Stated task: List each line in the rows below that contains the word "brown".

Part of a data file
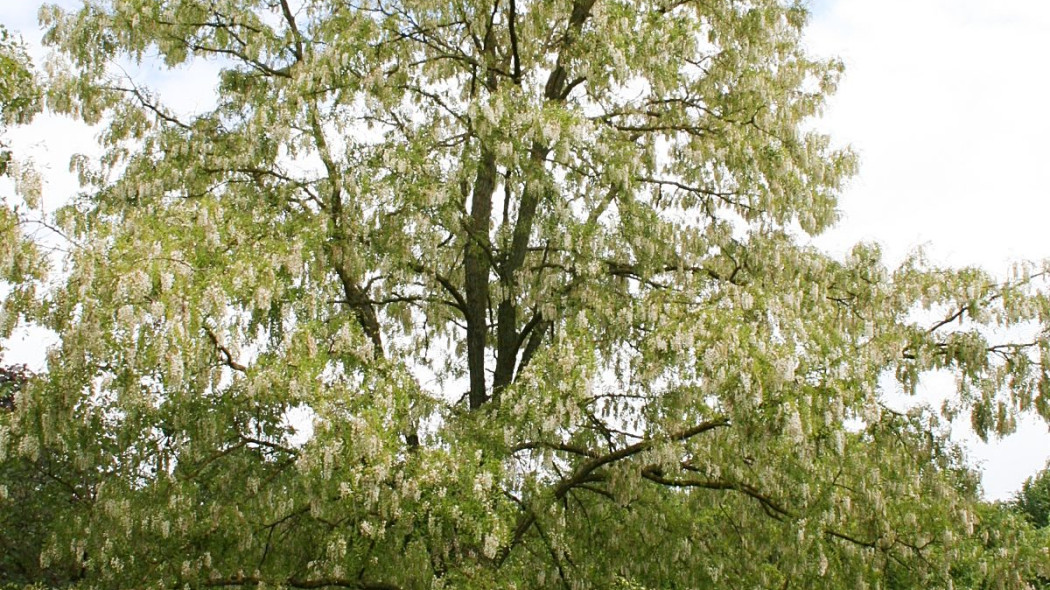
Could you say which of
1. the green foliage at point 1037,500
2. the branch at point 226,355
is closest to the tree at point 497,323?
the branch at point 226,355

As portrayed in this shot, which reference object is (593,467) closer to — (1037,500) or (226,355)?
(226,355)

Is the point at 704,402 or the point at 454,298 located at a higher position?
the point at 454,298

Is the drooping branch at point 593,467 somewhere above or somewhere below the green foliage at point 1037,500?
below

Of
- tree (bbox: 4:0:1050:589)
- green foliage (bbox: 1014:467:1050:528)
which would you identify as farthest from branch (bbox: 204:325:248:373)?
green foliage (bbox: 1014:467:1050:528)

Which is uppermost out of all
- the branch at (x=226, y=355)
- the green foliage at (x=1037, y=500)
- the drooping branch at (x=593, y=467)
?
the green foliage at (x=1037, y=500)

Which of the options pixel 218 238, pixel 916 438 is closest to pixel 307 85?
pixel 218 238

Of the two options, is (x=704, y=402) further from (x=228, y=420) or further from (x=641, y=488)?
(x=228, y=420)

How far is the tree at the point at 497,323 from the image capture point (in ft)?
26.8

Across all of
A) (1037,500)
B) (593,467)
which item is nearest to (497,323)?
(593,467)

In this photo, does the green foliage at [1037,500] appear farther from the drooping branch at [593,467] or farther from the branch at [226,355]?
the branch at [226,355]

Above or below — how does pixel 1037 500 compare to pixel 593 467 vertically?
above

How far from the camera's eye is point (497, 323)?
40.4 ft

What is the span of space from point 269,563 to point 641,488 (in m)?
3.68

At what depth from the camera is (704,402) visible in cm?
941
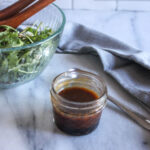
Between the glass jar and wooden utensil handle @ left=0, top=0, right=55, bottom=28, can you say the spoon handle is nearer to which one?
the glass jar

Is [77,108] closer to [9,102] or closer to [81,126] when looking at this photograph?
[81,126]

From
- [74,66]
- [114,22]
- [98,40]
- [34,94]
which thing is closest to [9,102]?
[34,94]

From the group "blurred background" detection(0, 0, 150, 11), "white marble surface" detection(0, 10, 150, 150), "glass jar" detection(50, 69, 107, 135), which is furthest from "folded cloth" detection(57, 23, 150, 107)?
"blurred background" detection(0, 0, 150, 11)

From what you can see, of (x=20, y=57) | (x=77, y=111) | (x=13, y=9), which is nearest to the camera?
(x=77, y=111)

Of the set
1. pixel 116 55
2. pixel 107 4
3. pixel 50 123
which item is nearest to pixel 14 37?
pixel 50 123

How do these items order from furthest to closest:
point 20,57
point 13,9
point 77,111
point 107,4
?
point 107,4, point 13,9, point 20,57, point 77,111

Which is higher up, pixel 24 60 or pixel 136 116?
pixel 24 60

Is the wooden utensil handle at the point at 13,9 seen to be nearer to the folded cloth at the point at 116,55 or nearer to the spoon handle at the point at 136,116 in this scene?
the folded cloth at the point at 116,55

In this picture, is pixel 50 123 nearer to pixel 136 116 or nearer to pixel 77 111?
pixel 77 111
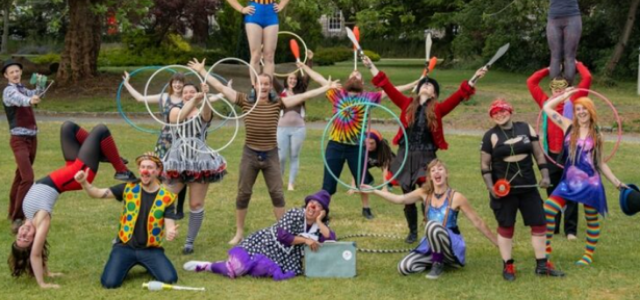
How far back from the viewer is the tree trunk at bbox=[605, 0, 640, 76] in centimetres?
2556

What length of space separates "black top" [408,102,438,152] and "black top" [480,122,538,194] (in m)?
0.98

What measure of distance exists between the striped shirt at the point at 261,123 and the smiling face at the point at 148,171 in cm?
133

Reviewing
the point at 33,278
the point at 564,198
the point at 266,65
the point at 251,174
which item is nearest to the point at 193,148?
the point at 251,174

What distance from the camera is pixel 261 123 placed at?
791 cm

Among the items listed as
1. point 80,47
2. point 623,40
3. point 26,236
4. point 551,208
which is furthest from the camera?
point 623,40

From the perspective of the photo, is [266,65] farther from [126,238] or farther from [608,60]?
[608,60]

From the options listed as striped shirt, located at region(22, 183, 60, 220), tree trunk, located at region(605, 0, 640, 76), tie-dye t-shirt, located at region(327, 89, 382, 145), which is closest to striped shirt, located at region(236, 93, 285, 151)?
tie-dye t-shirt, located at region(327, 89, 382, 145)

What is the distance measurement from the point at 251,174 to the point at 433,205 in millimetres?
1892

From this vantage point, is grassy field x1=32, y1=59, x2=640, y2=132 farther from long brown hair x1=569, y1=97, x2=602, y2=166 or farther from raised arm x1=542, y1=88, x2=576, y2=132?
long brown hair x1=569, y1=97, x2=602, y2=166

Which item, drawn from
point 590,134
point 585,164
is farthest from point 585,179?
point 590,134

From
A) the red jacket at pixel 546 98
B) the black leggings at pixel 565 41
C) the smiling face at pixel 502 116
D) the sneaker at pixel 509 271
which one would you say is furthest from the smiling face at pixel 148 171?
the black leggings at pixel 565 41

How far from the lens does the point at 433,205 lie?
7273 mm

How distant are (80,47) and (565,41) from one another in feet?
61.8

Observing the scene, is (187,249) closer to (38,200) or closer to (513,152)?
(38,200)
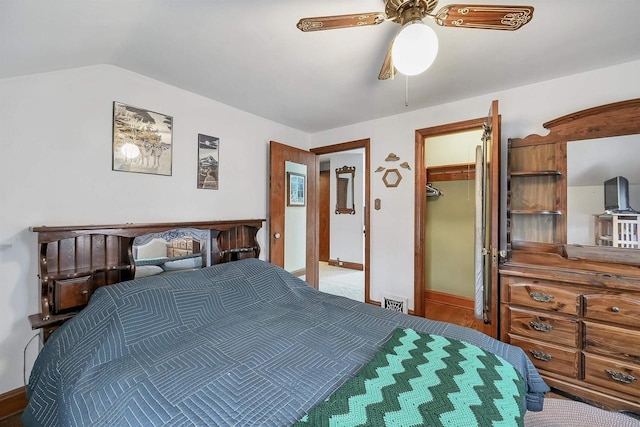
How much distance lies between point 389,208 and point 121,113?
257cm

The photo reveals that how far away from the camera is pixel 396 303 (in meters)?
2.96

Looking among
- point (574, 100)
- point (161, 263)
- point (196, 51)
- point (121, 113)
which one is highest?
point (196, 51)

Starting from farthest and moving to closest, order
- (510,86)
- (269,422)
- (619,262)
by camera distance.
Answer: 1. (510,86)
2. (619,262)
3. (269,422)

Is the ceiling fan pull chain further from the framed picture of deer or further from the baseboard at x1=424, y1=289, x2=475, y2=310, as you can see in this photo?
the baseboard at x1=424, y1=289, x2=475, y2=310

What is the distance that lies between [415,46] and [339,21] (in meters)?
0.35

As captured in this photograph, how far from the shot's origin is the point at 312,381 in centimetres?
99

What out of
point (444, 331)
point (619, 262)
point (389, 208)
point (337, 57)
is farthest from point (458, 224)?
point (337, 57)

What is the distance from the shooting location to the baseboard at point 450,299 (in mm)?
3245

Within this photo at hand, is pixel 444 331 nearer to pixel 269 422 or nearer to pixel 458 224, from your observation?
pixel 269 422

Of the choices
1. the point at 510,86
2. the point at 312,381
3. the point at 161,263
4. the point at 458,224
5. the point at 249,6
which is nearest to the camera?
the point at 312,381

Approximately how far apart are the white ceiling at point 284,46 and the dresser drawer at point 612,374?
6.57 ft

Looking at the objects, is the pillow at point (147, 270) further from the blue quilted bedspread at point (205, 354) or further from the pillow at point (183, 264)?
the blue quilted bedspread at point (205, 354)

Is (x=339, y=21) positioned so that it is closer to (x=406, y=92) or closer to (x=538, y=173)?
(x=406, y=92)

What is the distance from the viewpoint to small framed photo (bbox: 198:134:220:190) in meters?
2.44
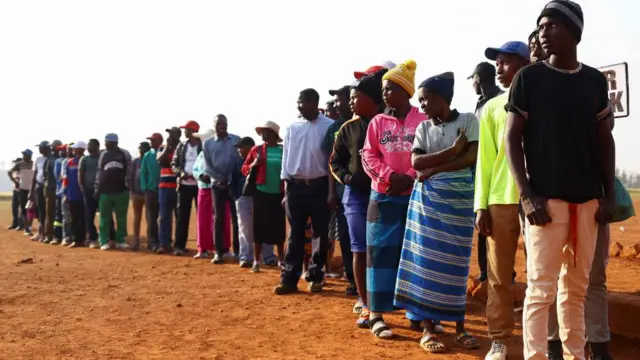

Written response:
From this vantage point, is grassy field x1=32, y1=59, x2=640, y2=132 farther from long brown hair x1=569, y1=97, x2=602, y2=166 or farther from raised arm x1=542, y1=88, x2=576, y2=132?
long brown hair x1=569, y1=97, x2=602, y2=166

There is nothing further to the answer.